For the average Joe or untrained individual the norm of eating three meals per day is alright. They would have ample amount of energy available to perform their everyday functions. Trained athletes, on the other hand, have higher energy demands. The energy expended throughout intense training sessions and athletic contests need to be replenished, and even more so, to assist the body in becoming even stronger for optimal performance. It would behoove the athlete to develop an eating strategy which would optimize their energy needs. A research study conducted by Hawley and Burke (1997) analyzed the effect of meal frequency and timing on physical performance to give us some things to consider.
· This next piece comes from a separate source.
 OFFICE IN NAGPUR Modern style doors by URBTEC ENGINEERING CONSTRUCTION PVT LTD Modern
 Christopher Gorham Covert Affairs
Athletes use either one of two energy systems or both, which are aerobic (endurance athlete) and anaerobic (quick and explosive movement athlete). The energy demands for either of the two energy systems (aerobic or anaerobic) are the intensity and duration of exercise coupled with the amount of glycogen stored or glycogen available in the muscle (muscle fuel). Hawley and Burke mention that eating a series of small meals and snacks over the course of the day is a practical strategy which allows increased energy intake, while also reducing the gastric discomfort of infrequent large meals.
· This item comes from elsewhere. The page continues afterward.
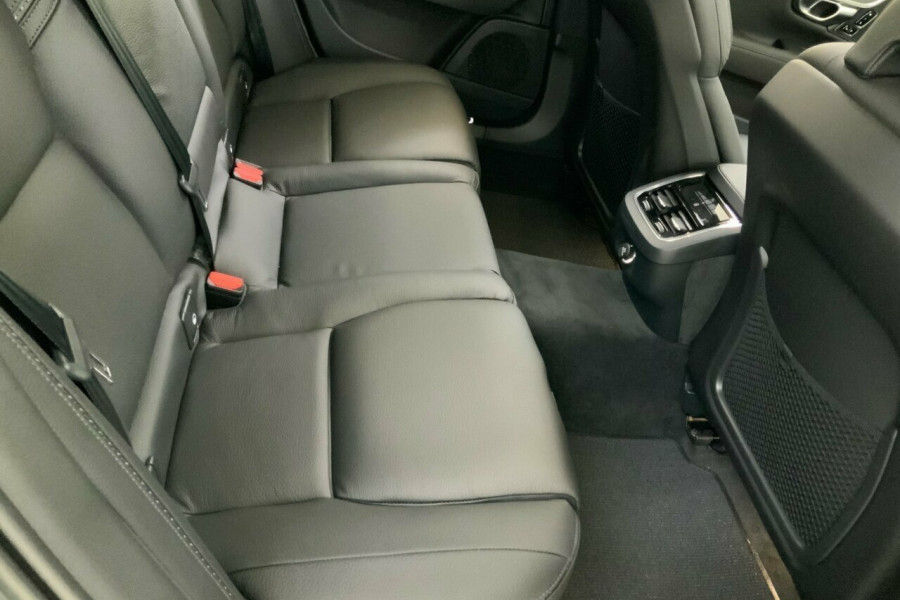 2019 MY20 Volvo V90 236 MY20 D5 Cross Country Inscription Wagon Mobile Image 23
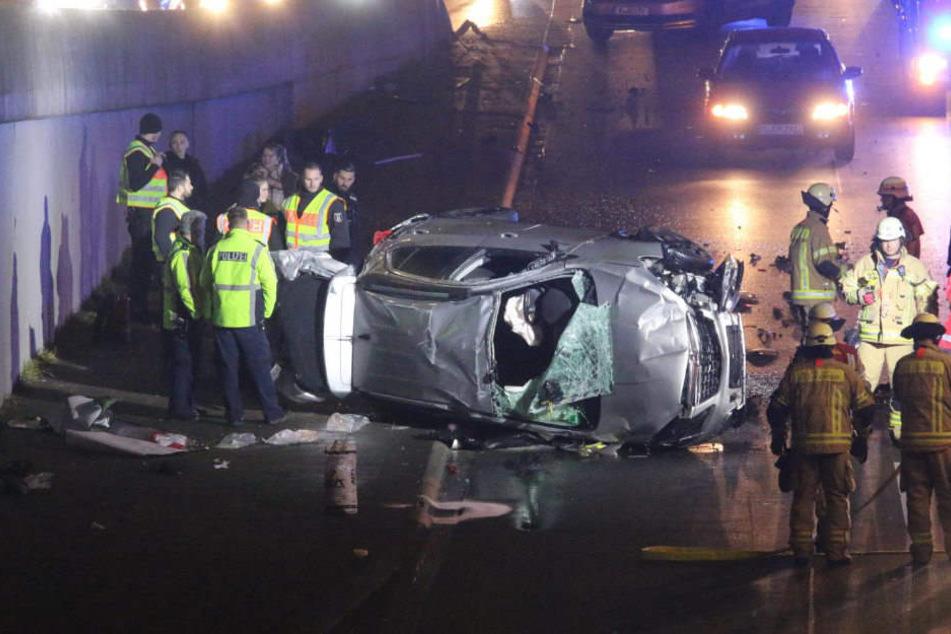 Zwei Insassen wurden bei dem Unfall schwer verletzt.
For an athlete such as a cyclist, even consuming small meals and snacks throughout the day may not suffice for the demands placed on their energy system. The researchers also noted that a significant amount of the daily nutrient intake may be consumed while the athlete is actually exercising. The choice of nutrition consumed while exercising according to the research study was that of sports drinks and portable carbohydrate-rich foods such as fruits, bread, and cakes. The latter choice of nutrition that could be consumed during exercise are in the form of simple carbohydrates. Simple carbohydrates are foods that are quickly and easily digested and used as fuel for the body opposed to complex carbohydrates in which digestion takes longer.

For an athlete such as a football player who utilizes quick and explosive movements during vigorous training and athletic events, skeletal muscle is broken down. Consuming protein after a workout assists in the muscle rebuilding process and helps to maximize muscle strength. Protein consumption is an entirely separate topic of discussion, yet, for meal frequency and timing purposes, it is important to note that protein after a workout for these types of athletes is significant.
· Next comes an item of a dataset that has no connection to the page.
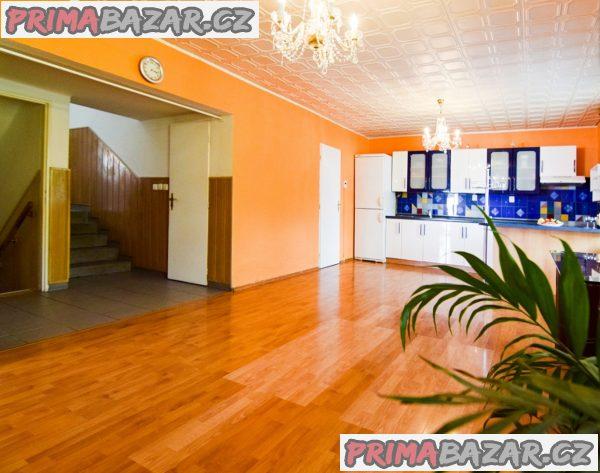 Prodej rodinného domu 275 m2, pozemek 940 m2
Pre-exercise and post-exercise meals are extremely important. The time of consumption of these two meals may make all the difference. According to Hawley and Burke pre-exercise meals should be consumed 1-4 hours prior to exercise and post-exercise food consumption should be immediately following exercise. Nutrition should be tailored to the specific needs of the athlete. Understanding meal frequency and timing gives some structure as to figuring out the best means to accomplish this effectively. For the athlete, food consumption has to match energy expenditure.


    • Hawley, J.A. and Burke, L.M (1997). Effect of meal frequency and timing on physical performance. British Journal of Nutrition 77, S91-S103.